Before the resolution was passed, Legislative Affairs Minister D Sridhar Babu gave the background of the Hyderabad Metro’s operations since its inception in 2010, and conception in 2012.

He said the initial concession period for L&T was 35 years, which was extendable for another 25 years as of July 5, 2012.

However, after the Metro began its operation, the BRS government signed a supplemental concession agreement in July 2022, extending the concession period to 60 years, which meant it could be extended till July 2072.

“The then BRS government had also allowed an interest-free loan of Rs 3,000 crore to L&T. But then the state government failed to address the need for expanding the Metro as per the expanding contours of the city, which resulted in Hyderabad falling from 2nd position to 9th position in terms of Metro rankings in the country,” Sridhar Babu stated.

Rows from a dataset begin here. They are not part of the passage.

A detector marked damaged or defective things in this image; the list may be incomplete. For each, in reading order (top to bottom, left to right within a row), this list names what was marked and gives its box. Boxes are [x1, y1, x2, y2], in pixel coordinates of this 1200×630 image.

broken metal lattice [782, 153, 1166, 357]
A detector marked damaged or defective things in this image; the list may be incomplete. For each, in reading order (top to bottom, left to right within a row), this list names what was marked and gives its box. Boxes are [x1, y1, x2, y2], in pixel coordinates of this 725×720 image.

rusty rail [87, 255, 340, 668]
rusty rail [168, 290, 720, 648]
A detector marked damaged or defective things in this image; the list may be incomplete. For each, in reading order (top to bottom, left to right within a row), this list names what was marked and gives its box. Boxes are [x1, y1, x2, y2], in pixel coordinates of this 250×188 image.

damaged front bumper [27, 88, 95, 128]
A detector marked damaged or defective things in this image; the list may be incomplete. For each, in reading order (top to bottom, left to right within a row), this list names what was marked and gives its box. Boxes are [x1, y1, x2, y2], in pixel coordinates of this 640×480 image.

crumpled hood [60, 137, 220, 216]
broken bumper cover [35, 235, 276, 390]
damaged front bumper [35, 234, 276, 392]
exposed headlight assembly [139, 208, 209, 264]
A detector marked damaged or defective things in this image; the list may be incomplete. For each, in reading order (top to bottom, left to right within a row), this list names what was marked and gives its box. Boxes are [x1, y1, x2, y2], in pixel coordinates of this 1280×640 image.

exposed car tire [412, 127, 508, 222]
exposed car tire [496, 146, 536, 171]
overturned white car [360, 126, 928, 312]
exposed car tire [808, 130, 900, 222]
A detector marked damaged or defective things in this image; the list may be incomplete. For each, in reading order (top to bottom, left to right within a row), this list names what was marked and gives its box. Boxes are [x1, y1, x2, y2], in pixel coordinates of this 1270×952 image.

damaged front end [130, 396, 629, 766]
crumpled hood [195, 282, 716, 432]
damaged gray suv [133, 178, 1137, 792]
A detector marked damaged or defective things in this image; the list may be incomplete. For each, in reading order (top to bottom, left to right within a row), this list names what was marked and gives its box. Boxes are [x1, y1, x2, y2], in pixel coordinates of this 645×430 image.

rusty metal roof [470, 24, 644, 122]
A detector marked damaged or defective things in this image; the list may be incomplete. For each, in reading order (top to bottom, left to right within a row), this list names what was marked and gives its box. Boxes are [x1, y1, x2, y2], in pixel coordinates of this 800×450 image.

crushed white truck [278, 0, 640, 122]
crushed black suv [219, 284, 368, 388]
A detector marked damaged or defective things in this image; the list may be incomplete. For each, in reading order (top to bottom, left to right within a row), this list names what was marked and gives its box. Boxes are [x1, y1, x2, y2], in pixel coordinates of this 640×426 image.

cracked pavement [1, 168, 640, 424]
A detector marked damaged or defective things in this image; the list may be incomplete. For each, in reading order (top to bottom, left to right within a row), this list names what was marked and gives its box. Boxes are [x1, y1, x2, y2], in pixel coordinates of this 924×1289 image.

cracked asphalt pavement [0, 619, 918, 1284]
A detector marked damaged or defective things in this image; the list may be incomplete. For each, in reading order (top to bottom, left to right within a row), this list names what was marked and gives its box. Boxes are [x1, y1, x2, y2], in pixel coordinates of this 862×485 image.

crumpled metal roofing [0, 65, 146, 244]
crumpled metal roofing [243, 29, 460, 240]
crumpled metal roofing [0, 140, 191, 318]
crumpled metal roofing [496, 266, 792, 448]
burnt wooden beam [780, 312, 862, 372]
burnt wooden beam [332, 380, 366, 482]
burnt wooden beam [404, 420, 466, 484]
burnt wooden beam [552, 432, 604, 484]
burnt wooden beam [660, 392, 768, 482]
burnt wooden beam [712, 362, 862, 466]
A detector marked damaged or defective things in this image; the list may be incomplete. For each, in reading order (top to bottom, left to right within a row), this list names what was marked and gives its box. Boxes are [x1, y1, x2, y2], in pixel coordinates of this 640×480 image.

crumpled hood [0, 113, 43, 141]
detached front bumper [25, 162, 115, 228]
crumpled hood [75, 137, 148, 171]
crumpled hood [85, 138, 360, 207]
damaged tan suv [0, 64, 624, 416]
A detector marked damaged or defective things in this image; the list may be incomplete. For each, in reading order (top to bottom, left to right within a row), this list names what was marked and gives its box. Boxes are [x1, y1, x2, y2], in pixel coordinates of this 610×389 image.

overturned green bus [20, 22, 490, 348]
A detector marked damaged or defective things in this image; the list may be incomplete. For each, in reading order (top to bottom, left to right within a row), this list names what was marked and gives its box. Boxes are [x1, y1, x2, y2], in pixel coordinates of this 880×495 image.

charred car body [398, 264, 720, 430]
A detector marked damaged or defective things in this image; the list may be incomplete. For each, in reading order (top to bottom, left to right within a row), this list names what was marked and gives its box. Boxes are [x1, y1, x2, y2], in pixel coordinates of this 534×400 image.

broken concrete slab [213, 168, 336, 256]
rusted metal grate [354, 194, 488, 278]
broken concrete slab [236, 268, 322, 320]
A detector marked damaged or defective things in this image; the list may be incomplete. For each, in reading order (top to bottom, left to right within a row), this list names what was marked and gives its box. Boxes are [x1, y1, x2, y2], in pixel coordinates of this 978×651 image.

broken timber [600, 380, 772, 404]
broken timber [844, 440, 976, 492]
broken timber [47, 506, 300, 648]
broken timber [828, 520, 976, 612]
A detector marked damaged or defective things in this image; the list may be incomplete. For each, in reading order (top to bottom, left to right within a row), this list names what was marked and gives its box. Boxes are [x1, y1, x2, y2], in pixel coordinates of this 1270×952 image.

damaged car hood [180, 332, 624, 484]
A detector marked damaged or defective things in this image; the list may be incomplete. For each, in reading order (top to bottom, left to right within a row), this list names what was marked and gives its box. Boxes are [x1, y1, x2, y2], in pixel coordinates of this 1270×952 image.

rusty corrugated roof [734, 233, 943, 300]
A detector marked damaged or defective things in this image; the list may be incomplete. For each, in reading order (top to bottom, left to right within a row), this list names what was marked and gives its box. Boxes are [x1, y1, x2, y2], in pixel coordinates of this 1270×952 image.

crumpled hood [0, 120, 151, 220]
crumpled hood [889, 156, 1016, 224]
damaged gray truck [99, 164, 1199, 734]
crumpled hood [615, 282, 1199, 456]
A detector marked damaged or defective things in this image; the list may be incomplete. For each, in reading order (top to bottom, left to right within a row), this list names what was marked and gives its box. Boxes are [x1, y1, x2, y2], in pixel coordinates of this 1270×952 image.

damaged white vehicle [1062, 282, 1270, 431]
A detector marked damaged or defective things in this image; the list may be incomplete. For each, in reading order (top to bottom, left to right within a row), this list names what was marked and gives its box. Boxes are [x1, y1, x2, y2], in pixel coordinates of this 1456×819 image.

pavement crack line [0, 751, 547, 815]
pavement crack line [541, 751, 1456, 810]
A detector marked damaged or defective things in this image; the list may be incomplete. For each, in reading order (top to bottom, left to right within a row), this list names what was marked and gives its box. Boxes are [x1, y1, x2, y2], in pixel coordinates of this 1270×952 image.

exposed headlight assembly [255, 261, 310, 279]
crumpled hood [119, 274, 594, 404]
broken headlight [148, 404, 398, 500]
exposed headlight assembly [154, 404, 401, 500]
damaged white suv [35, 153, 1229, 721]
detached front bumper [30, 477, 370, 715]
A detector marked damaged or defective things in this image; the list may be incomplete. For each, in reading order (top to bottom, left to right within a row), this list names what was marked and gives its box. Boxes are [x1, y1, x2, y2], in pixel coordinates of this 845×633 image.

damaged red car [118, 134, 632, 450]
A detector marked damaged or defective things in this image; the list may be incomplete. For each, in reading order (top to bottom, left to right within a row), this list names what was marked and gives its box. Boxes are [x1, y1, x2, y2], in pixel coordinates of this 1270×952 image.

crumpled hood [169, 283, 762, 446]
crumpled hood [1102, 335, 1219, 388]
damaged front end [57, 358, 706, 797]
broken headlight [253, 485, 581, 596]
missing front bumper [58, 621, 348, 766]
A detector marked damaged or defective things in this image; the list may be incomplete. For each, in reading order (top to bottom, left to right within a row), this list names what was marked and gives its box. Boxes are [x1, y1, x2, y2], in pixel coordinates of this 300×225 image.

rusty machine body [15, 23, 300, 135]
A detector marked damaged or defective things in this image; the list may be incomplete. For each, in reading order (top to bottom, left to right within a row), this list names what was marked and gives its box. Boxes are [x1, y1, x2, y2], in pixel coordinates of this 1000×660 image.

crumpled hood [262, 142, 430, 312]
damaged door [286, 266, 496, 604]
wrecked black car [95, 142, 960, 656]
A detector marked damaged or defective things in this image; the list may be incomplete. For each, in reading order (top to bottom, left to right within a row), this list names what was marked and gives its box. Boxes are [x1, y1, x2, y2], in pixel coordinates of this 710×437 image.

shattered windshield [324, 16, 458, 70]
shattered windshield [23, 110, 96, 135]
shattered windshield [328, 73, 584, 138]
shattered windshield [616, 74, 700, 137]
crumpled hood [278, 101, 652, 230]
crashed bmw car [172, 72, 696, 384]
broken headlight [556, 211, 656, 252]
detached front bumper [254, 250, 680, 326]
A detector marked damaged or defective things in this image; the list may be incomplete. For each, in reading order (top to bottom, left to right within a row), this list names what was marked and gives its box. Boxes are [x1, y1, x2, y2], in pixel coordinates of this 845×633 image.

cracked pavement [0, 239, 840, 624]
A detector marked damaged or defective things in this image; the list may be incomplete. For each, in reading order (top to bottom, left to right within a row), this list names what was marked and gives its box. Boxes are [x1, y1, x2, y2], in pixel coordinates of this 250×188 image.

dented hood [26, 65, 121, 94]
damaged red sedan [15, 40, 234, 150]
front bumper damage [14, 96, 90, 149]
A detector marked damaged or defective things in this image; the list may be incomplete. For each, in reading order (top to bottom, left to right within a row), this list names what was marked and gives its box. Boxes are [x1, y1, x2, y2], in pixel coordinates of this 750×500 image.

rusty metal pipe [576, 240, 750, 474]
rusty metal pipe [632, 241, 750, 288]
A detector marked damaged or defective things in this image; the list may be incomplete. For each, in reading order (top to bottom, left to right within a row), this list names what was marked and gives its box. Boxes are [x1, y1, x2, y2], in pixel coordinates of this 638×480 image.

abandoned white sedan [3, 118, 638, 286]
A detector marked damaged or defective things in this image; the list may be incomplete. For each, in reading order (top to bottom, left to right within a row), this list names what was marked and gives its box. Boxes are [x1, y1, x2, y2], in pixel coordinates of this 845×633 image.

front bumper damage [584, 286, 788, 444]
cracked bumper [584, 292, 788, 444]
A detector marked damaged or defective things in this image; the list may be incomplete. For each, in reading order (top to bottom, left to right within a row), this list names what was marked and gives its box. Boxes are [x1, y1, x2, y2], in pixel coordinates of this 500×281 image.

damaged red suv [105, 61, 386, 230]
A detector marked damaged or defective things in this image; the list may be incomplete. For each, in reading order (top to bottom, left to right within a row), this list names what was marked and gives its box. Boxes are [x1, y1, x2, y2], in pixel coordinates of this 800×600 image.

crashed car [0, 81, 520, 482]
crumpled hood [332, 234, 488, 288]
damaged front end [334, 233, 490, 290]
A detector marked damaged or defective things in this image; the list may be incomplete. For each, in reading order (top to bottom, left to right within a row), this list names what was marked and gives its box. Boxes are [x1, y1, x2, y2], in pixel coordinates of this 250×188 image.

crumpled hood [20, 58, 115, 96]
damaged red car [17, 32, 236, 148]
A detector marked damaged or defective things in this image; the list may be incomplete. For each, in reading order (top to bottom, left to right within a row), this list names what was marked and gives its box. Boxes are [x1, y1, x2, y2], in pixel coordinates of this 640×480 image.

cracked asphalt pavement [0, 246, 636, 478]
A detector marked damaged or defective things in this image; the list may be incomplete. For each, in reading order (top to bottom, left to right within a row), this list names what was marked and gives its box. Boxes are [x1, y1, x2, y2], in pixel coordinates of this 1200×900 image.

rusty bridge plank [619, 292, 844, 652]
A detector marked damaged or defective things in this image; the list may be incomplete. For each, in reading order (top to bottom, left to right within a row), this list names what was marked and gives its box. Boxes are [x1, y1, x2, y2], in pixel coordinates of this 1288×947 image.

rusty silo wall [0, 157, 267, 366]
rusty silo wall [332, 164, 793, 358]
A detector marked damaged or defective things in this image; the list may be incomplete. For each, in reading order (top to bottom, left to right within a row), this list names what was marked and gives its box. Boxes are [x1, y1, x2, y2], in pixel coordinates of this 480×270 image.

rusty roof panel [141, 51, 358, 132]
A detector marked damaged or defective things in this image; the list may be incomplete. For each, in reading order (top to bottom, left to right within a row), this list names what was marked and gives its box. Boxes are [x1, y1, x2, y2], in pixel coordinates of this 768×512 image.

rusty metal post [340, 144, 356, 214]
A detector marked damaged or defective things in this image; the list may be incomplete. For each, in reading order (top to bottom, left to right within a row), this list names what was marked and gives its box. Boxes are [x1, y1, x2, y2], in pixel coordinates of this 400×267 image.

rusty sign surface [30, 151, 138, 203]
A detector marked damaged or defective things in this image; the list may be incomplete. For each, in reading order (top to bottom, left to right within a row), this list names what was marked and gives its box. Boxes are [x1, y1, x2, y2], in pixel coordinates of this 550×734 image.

He said the five out of four corridors of Hyderabad Metro Phase 2 (A) proposed for Rs 24,269 crore were extensions of the existing metro network, and the proposals for 3 new corridors under Phase 2 (B) for Rs 19,579 crore were submitted to the Centre on November 4, 2024, by the state government.

These two phases, the state government wanted to complete as a joint venture between the state government and the Centre.

“After multiple meetings held to review the expansion proposals, the Union Ministry of Housing and Urban Affairs insisted on a definitive agreement with L&T for operational integration of Phase 1,” he said.

Sridhar Babu also noted that during the meetings held, L&T had conveyed its inability to go further with Phase 2 (A) and (B), because of its corporate policy of exiting all existing Public Private Partnerships (PPP) projects.

He said that was when L&T had proposed Rs 7,000 crore as compensation for equity, and Rs 13,000 crore for taking over its debt amounting to Rs 13,000 crore as a one-time settlement on the day of negotiation.

“On September 25, 2025, the CEO, MD and Chairman of L&T suggested the takeover by paying Rs 5,900 crore for their equity value and complete debt of LTHMRL. On October 16, 2025, a proposal was sent to the council of ministers to form a sub-committee to study the modalities of the takeover, with the chief secretary as its chairman, and to submit a report for resource mobilisation,” Sridhar Babu explained.

He also mentioned that the Centre had nominated Sushil Kumar, the Managing Director of Uttar Pradesh Metro Rail Corporation Limited (UPMRCL), as a member of the sub-committee.

He said that the IDBI Capital, the transactional advisor for legal and financial due diligence, had estimated the market value of LTHMRL’s assets to be anywhere between Rs 20,544 crore and Rs 22,102 crore.

The technical due diligence of the takeover was done by the Delhi Metro International Limited (DMIL). Both institutions submitted their due diligence report to the cabinet sub-committee.

“As per the Metro Rail Policy of 2017, the purchase of shares of L&T had to be done through share purchase agreements, duly invoking the indemnity from the parent company. As per the financing requirements, the Indian Railways Finance Corporation (IRFC) agreed to provide a loan for the takeover of LTHMRCL for 75 per cent in Japanese Yen, and the balance through a rupee term loan,” he said.

Sridhar Babu noted that it was on February 22, 2026, that the sub-committee’s report on the takeover was submitted to the council of ministers, which was approved, and the HMRL was approved as a state government entity by the cabinet on March 23, 2026.

“It was agreed upon that the takeover needs to be completed by paying not more than Rs 15,000 crore (equity and debt of L&T) by April 30, 2026,” Sridhar Babu added.